Bias-variance trade-off:

1. Models with a high bias (underfitting) usually have a low variance.
2. Models with a low bias usually have a high variance (overfitting).

Bias-variance decomposition:

   *Generalization error = Bias^2 + Variance + Irreducible Error*
    

Minimizing generalization error one of main goals of machine learning and many ways to do this:

1. By tuning the complexity of the model using grid search
2. By reducing the bias or the variance directly

**Grid Search using Parameter Grid**

*start by fitting k-NN Classifier*

In [1]:
import pandas as pd

# Load data
data_df = pd.read_csv("c4_heart-numerical.csv")

# Create X/y arrays
X = data_df.drop("disease", axis=1).values
y = data_df.disease.values

data_df.head()

Unnamed: 0,age,trestbps,chol,thalach,oldpeak,ca,disease
0,63,145,233,150,2.3,0,absence
1,67,160,286,108,1.5,3,presence
2,67,120,229,129,2.6,2,presence
3,37,130,250,187,3.5,0,absence
4,41,130,204,172,1.4,0,absence


In [2]:
from sklearn.model_selection import train_test_split

# Split data into train/test sets
X_tr, X_te, y_tr, y_te = train_test_split(X, y, test_size=0.3, random_state=0)

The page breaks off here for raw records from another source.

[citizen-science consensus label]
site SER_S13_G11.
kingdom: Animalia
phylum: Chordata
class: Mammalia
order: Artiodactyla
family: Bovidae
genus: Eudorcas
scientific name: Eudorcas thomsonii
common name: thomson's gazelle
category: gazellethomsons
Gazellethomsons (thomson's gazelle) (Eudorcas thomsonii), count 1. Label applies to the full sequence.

Using default values ie without setting any parameters:

In [3]:
from sklearn.pipeline import Pipeline
from sklearn.preprocessing import StandardScaler
from sklearn.neighbors import KNeighborsClassifier

# Create a k-NN classifier with default values
pipe = Pipeline([("scaler", StandardScaler()), ("knn", KNeighborsClassifier())])

# Fit to train data
pipe.fit(X_tr, y_tr)

# Evaluate on test set
accuracy = pipe.score(X_te, y_te)
print("Accuracy: {:.3f}".format(accuracy))

Accuracy: 0.747


*Grid Search for multiple parameters*

To improve k-NN classifier need to tune hyperparameters:

1. n_neighbors - the number of neighbors.
2. p - the distance metric. Scikit-learn implements the L1 & L2 ones.
3. weights - The weighting function for the majority vote.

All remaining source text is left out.